──────── TEXTE PRÉSENTÉ ────────

Milo Thatch, un jeune géographe linguiste, pense savoir où se trouve le continent perdu de l'Atlantide. Un ami de son grand-père l'aide à monter une expédition afin de l'explorer...
Le début des années 90 a marqué une véritable renaissance des studios Disney, pour lesquels les années 80 avaient été assez dures. Amorcée par La petite sirène (1989), une période faste a vu se succéder La belle et la bête (1991), Aladdin (1992) et Le roi lion (1994), tous de gros succès commerciaux, généralement appréciés par la critique. Pourtant, les grosses productions suivantes recevront des accueils plus tièdes (Pocahontas (1995), Le bossu de Notre-Dame (1996), Mulan (1998), Tarzan (1999)). Le début du XXIème siècle est même inquiétant : Dinosaure (2000), premier long-métrage de Disney entièrement en images de synthèse marche correctement, mais son budget était si imposant (120 millions de dollars) qu'il ne s'avère, en fait, que modérément rentable. Plus grave, Kuzco (2000), lui aussi couteux, ne rembourse pas aux USA son budget. Heureusement pour Disney, Pixar, sa filiale spécialisée dans les longs métrages en images numériques, connaît de beaux succès (Toy story (1995) et Toy story 2 (1999), Monsters Inc. (2001)). C'est donc dans ce contexte instable que la firme de la petite souris a sorti cet Atlantide, l'Empire perdu. Ce sont les réalisateurs Gary Trousdale et Kirk Wise qui ont eu l'idée de ce projet dés le milieu des années 90, souhaitant proposer un film d'aventures influencé par les oeuvres de Jules Verne. On note que ces deux réalisateurs avaient déjà exploité le patrimoine littéraire français pour Disney, avec La belle et la bête d'après Jeanne-Marie Leprince de Beaumont, et Le bossu de Notre-Dame d'après Victor Hugo. Si la plupart des comédiens prêtant leurs voix aux personnages viennent plutôt de la télévision et du dessin animé, on remarque, néanmoins, que Milo est doublé par Michael J. Fox (Retour vers le futur (1985) de Robert Zemeckis...), et que le Roi de l'Atlantide a la voix de Leonard Nimoy (le monsieur Spock de la série TV et des films Star Trek...).

────────

D'après le texte présenté, quel comédien prête sa voix au Roi de l'Atlantide ? Les enregistrements qui suivent ne sont pas nécessaires.

──────── INFORMATIONS AFFICHÉES ────────

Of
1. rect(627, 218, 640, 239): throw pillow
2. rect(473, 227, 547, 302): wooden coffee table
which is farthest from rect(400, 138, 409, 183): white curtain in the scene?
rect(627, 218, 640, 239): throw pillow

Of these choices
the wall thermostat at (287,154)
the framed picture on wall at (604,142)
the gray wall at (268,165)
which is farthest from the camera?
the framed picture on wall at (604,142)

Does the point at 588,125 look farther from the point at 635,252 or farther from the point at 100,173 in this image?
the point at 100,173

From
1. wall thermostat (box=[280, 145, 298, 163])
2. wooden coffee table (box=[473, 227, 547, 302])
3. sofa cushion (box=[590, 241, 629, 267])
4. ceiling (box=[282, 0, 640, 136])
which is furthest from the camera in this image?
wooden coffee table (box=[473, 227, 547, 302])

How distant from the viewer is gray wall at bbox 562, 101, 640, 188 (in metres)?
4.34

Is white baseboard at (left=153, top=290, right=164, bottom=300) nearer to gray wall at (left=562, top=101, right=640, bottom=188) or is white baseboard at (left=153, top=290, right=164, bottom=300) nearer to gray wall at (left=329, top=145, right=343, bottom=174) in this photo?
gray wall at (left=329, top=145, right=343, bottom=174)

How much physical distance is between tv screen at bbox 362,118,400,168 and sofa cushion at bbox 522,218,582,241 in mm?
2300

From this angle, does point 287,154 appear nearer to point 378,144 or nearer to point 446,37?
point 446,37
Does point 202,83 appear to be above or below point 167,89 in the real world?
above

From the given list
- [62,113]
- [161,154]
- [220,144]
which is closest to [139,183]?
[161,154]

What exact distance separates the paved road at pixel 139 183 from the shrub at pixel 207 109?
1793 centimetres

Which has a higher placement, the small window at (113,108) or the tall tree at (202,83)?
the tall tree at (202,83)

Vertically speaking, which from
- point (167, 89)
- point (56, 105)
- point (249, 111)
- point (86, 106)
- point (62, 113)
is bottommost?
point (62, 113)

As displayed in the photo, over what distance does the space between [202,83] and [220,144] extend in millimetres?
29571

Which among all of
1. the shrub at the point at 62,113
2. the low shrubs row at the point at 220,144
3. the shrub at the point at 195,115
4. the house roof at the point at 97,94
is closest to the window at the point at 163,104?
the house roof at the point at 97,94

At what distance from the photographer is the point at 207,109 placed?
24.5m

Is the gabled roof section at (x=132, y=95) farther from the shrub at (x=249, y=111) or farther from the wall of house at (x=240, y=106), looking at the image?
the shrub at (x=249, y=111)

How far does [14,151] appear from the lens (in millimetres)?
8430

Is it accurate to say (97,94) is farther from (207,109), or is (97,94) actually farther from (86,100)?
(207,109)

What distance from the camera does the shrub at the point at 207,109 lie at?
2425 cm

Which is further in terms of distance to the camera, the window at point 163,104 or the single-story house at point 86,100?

────────
──────── INFORMATIONS AFFICHÉES ────────

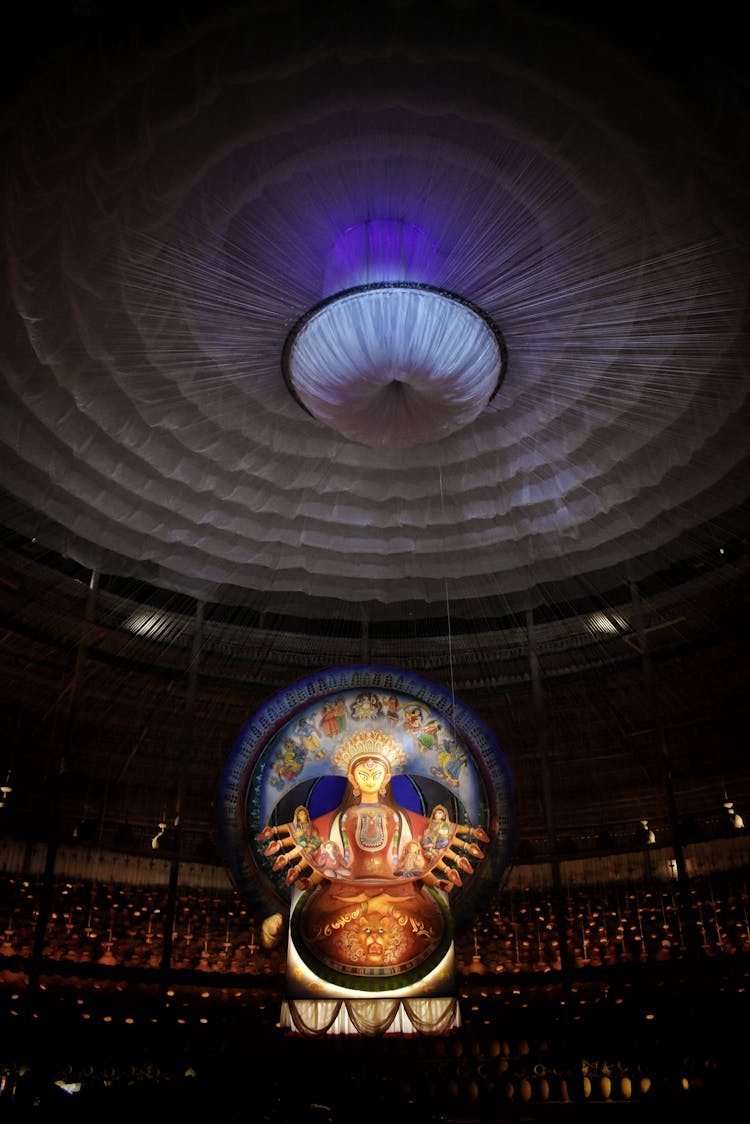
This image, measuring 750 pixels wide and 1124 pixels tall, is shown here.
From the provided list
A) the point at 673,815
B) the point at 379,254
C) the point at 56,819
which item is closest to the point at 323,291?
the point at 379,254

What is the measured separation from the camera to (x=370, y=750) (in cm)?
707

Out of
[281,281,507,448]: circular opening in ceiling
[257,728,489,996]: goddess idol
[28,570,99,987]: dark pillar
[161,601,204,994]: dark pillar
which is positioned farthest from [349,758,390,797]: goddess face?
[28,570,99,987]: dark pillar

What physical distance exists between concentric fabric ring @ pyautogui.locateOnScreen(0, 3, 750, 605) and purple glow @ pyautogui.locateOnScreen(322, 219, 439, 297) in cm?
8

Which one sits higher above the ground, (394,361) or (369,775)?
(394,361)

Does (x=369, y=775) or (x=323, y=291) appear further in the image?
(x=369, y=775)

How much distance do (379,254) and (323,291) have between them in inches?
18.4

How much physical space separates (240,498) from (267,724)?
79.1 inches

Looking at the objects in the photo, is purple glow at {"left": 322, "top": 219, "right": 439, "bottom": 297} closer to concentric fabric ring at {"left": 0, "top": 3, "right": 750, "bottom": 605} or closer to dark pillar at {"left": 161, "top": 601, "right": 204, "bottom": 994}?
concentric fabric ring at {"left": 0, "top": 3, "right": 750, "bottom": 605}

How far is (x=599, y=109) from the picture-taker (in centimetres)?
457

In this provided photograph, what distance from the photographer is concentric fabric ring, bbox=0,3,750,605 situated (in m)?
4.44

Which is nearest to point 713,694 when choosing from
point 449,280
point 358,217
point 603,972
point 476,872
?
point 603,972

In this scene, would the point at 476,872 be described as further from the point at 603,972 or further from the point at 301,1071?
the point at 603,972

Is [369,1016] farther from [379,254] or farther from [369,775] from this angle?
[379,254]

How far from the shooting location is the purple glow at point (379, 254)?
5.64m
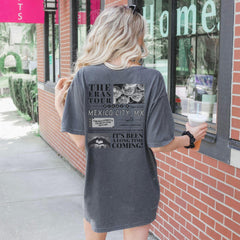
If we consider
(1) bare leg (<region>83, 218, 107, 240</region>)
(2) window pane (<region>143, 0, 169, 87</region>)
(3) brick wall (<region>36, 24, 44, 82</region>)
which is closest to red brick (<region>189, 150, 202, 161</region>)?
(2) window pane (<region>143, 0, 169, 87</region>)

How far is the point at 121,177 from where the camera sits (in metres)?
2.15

────────
──────── INFORMATIONS AFFICHÉES ────────

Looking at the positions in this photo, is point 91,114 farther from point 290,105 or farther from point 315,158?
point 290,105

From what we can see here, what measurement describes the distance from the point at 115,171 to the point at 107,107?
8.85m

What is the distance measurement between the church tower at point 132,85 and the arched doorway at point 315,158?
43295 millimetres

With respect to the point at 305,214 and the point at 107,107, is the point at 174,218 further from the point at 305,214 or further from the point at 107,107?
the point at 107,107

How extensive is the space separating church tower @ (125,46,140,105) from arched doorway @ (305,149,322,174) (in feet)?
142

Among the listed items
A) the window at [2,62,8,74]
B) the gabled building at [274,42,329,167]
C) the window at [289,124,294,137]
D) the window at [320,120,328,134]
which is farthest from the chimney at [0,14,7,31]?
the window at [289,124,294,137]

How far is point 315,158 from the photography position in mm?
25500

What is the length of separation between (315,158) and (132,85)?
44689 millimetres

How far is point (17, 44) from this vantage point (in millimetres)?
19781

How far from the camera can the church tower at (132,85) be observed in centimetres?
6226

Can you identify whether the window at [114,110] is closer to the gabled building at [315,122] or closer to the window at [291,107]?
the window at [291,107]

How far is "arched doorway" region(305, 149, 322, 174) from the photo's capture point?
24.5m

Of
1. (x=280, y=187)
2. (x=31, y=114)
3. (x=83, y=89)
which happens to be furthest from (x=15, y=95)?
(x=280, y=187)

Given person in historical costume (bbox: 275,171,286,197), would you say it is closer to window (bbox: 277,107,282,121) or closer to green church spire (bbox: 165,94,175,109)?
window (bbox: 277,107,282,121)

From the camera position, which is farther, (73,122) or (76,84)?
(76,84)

────────

→ RÉPONSE COMPLÈTE: Leonard Nimoy prête sa voix au Roi de l'Atlantide.